Irene Lawrence, public action coordinator for Women’s Declaration International USA: “I would not have gained any of these lifelong benefits if I had to train with or compete against boys. Having had a childhood where I was able to take single-sex sports for granted, it’s unfathomable to me that girls growing up now don’t have this right. Giving any legitimacy to the fiction of gender identity violates women and girls’ rights to their own spaces.”

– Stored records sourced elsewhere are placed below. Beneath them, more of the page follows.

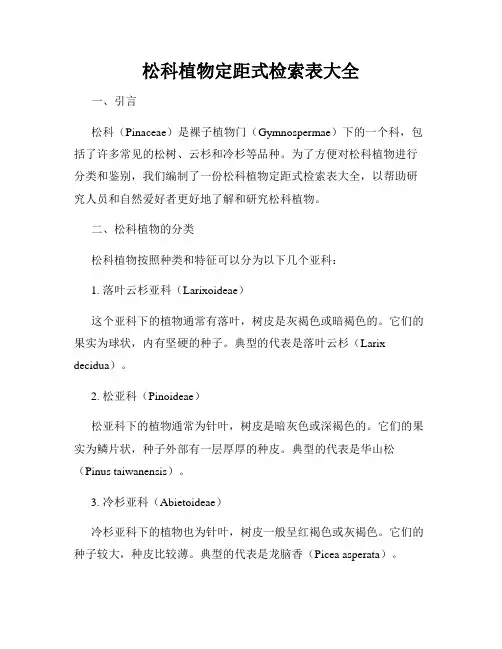 松科植物定距式检索表大全

一、引言

松科（Pinaceae）是裸子植物门（Gymnospermae）下的一个科，包括了许多常见的松树、云杉和冷杉等品种。为了方便对松科植物进行分类和鉴别，我们编制了一份松科植物定距式检索表大全，以帮助研究人员和自然爱好者更好地了解和研究松科植物。

二、松科植物的分类

松科植物按照种类和特征可以分为以下几个亚科：

1. 落叶云杉亚科（Larixoideae）

这个亚科下的植物通常有落叶，树皮是灰褐色或暗褐色的。它们的果实为球状，内有坚硬的种子。典型的代表是落叶云杉（Larix decidua）。

2. 松亚科（Pinoideae）

松亚科下的植物通常为针叶，树皮是暗灰色或深褐色的。它们的果实为鳞片状，种子外部有一层厚厚的种皮。典型的代表是华山松（Pinus taiwanensis）。

3. 冷杉亚科（Abietoideae）

冷杉亚科下的植物也为针叶，树皮一般呈红褐色或灰褐色。它们的种子较大，种皮比较薄。典型的代表是龙脑香（Picea asperata）。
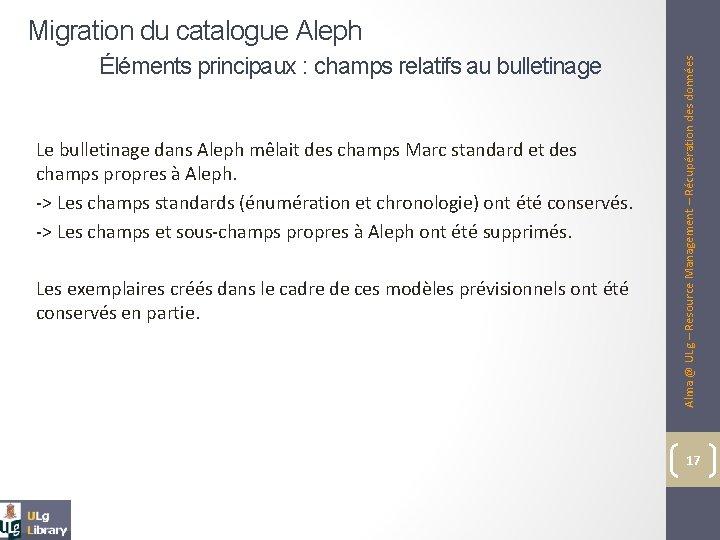 Migration du catalogue Aleph
Éléments principaux : champs relatifs au bulletinage

Le bulletinage dans Aleph mêlait des champs Marc standard et des champs propres à Aleph.

-> Les champs standards (énumération et chronologie) ont été conservés.

-> Les champs et sous-champs propres à Aleph ont été supprimés.

Les exemplaires créés dans le cadre de ces modèles prévisionnels ont été conservés en partie.

Alma @ ULg – Resource Management – Récupération des données

17

ULg
Library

May Mailman, director of Independent Women’s Law Center: “Members of Congress, that’s the other piece of this. Congress doesn’t have to sit there and watch Biden trample the law. Members of Congress can say no. There’s a thing. It’s called the Congressional Review Act and they can say this law is nullified and that law, this Congressional Review Act, has been introduced. So your members of Congress, your senators, your representatives, they need to be co-sponsors. You can call them, you can ask them. The Title IX Congressional Review Act will nullify what President Biden did. It doesn’t even have to get to the Supreme Court.”

Margot Heffernan, Women’s Liberation Front (WoLF) vice president: “We at WoLF are stalwart believers in the abolition of gender ideology, a concept that equates to women’s oppression. This tour sheds a bright light on the devastation of Title IX, the federal law that is being dismantled to deconstruct womanhood, construing sex as a fluid space for men to fill.”

Carter Satterfield, member of the Roanoke College swim team and plaintiff in Gaines et al. v. NCAA: “Women deserve respect and fairness. We deserve not to have to face males in our competitions and in our locker rooms. I’m calling on the NCAA to protect female athletes and grant us fair sports in every sport at all levels. I am calling on government leadership and educational institutions like mine to stand with us and take back Title IX.”